*** Block opens ***

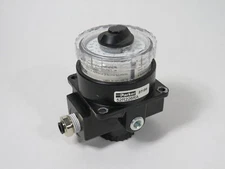 Parker 52R226RA Dial Regulator 3/8" NPT 300psi Max 3 SCFH USED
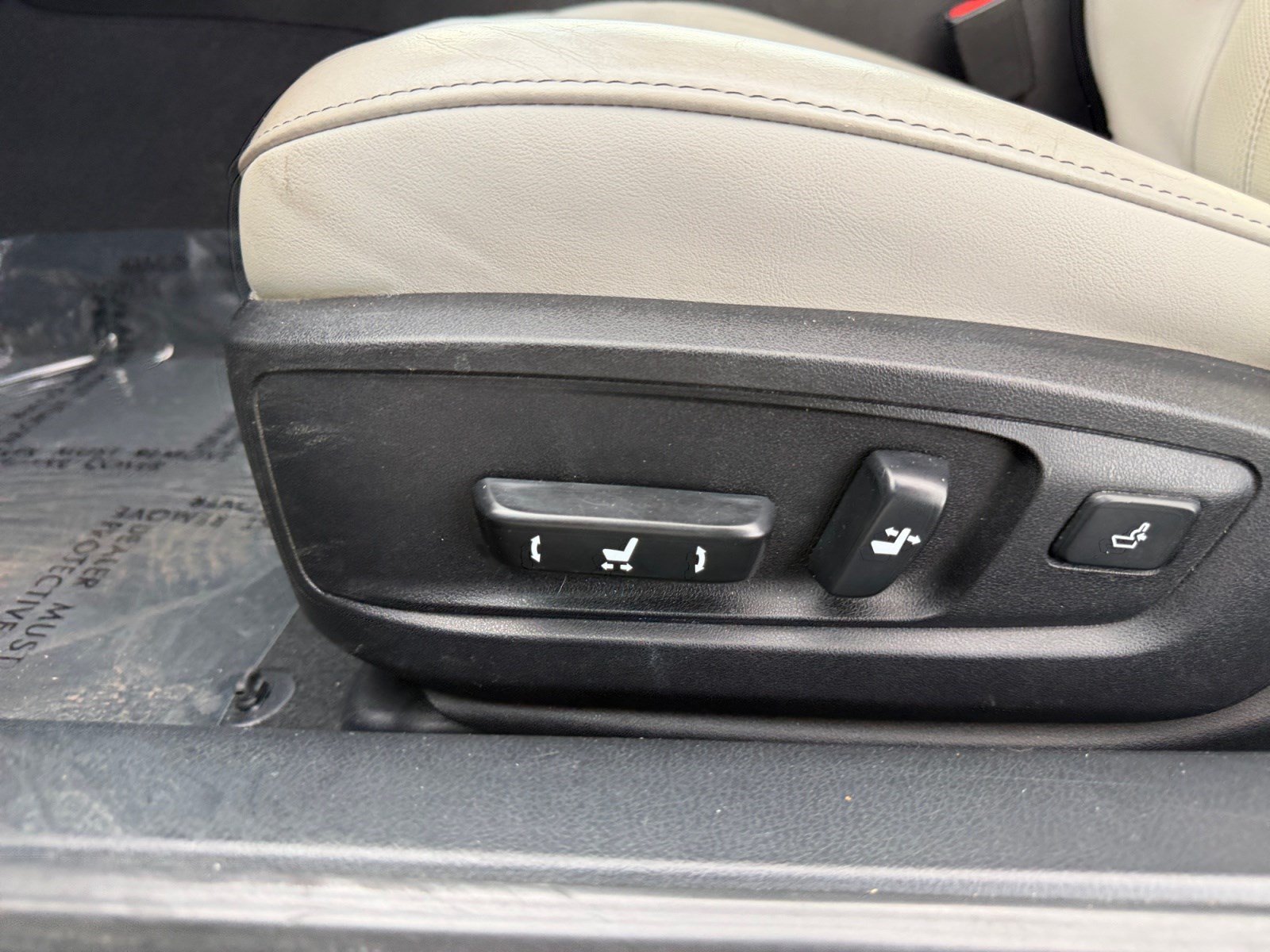 Used 2016 Lexus ES 350 w/ Luxury Package w/Wood Trim FWD image 14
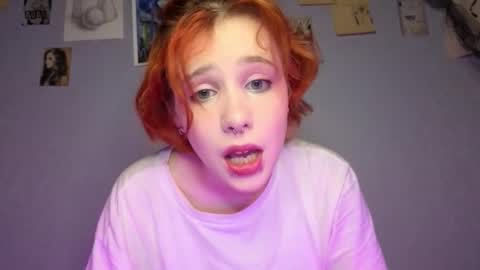 Rubi online show from 11-06-25, 08:32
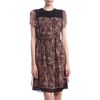 Proenza Schouler Tucked Yoke Dress in Multicolor - Lyst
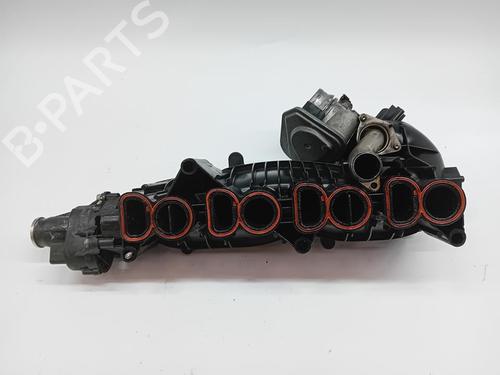 Intake manifold BMW 3 (E90) 320 d | BP35769463M70  - Image 5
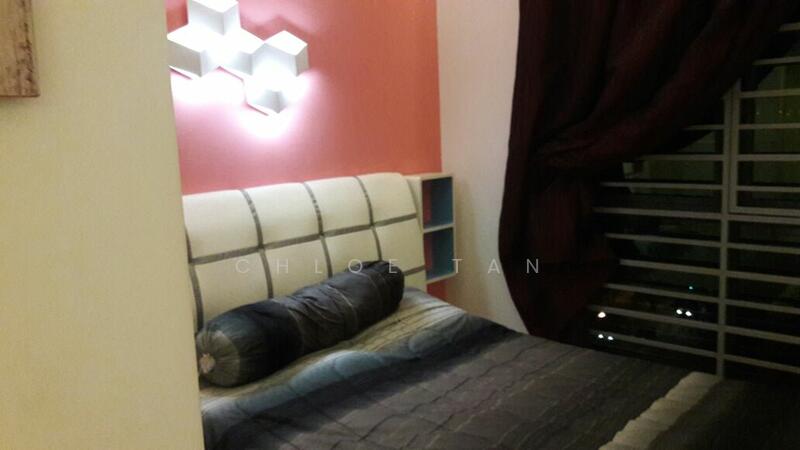 For Rent - KU Suites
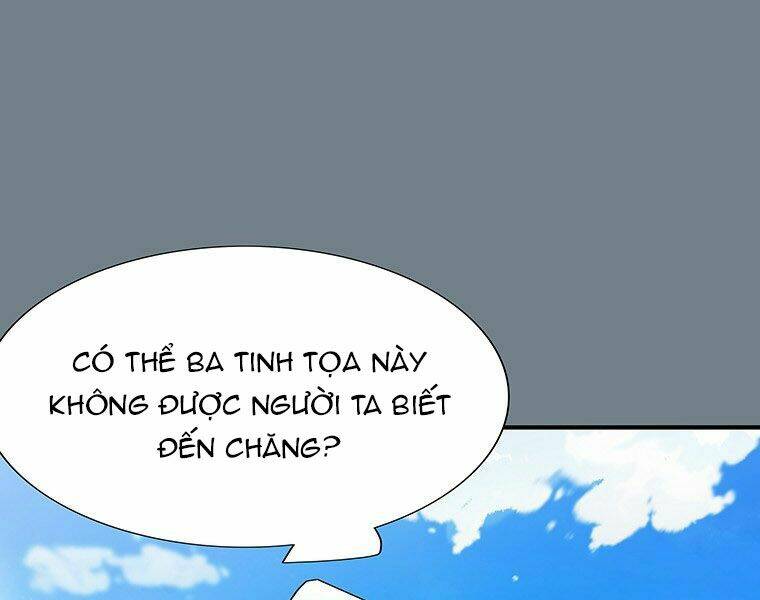 Các Chòm Sao Chỉ Chú Ý Mình Tôi: Chapter 8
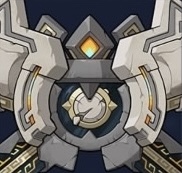 秘源機兵・ハンターシーカー画像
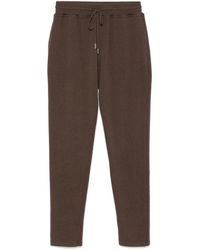 Kiton - Cashmere Trousers - Lyst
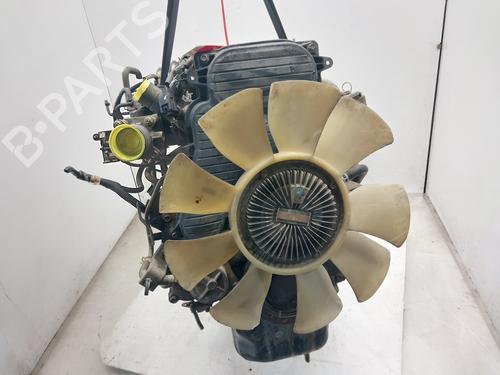 Engine FORD RANGER (ET) | BP37423593M1 - Image 4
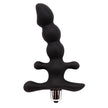 Black Mont - Perfect Grip Prostate Massager | 4 Inches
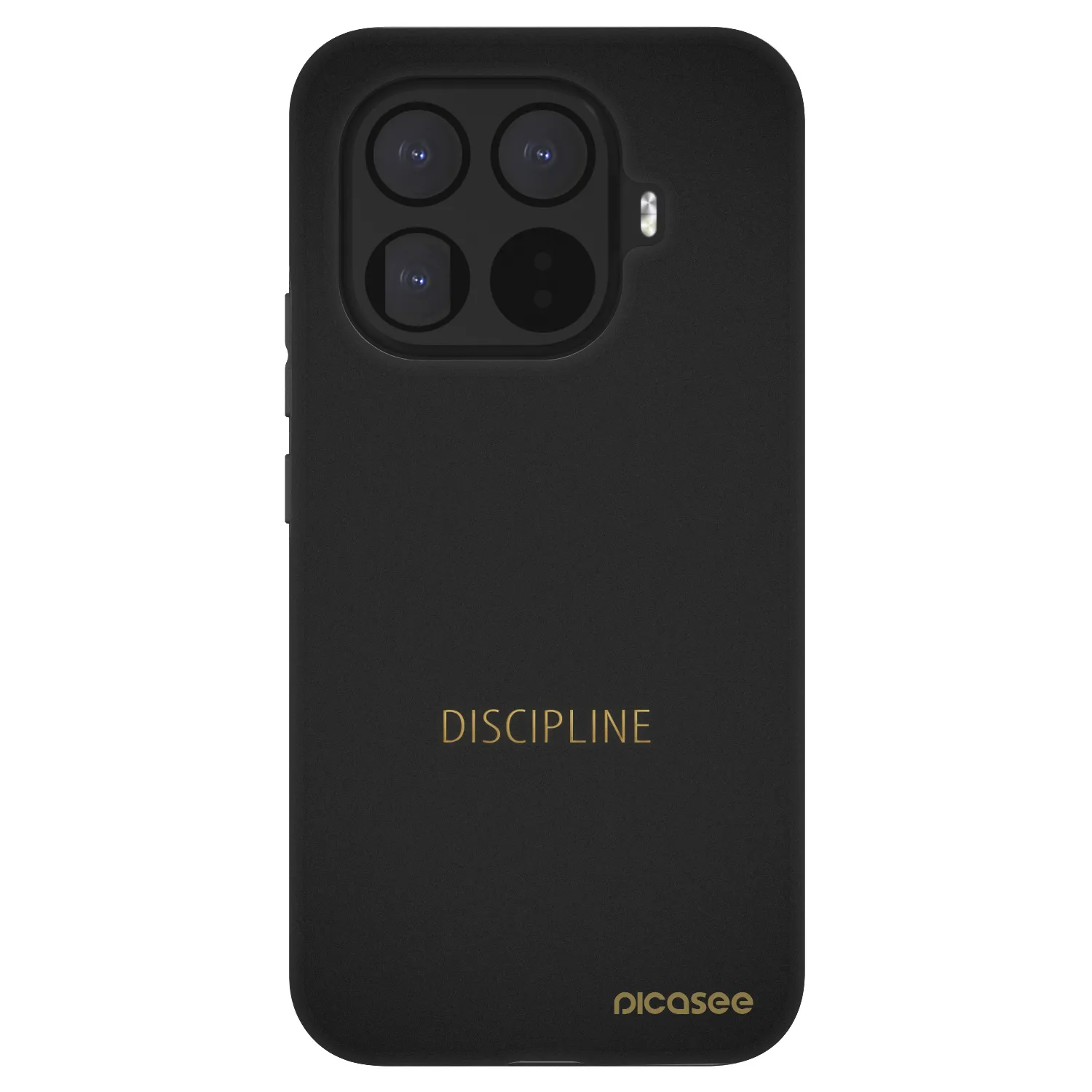 Picasee Fashion Case Xiaomi 15T Pro - Discipline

*** Block closes ***

◆ The task ◆
Your answer must be an exact copy of the records, with no pictures in it.

◆ Solved exercise ◆
 Parker 52R226RA Dial Regulator 3/8" NPT 300psi Max 3 SCFH USED
 Used 2016 Lexus ES 350 w/ Luxury Package w/Wood Trim FWD image 14
 Rubi online show from 11-06-25, 08:32
 Proenza Schouler Tucked Yoke Dress in Multicolor - Lyst
 Intake manifold BMW 3 (E90) 320 d | BP35769463M70  - Image 5
 For Rent - KU Suites
 Các Chòm Sao Chỉ Chú Ý Mình Tôi: Chapter 8
 秘源機兵・ハンターシーカー画像
 Kiton - Cashmere Trousers - Lyst
 Engine FORD RANGER (ET) | BP37423593M1 - Image 4
 Black Mont - Perfect Grip Prostate Massager | 4 Inches
 Picasee Fashion Case Xiaomi 15T Pro - Discipline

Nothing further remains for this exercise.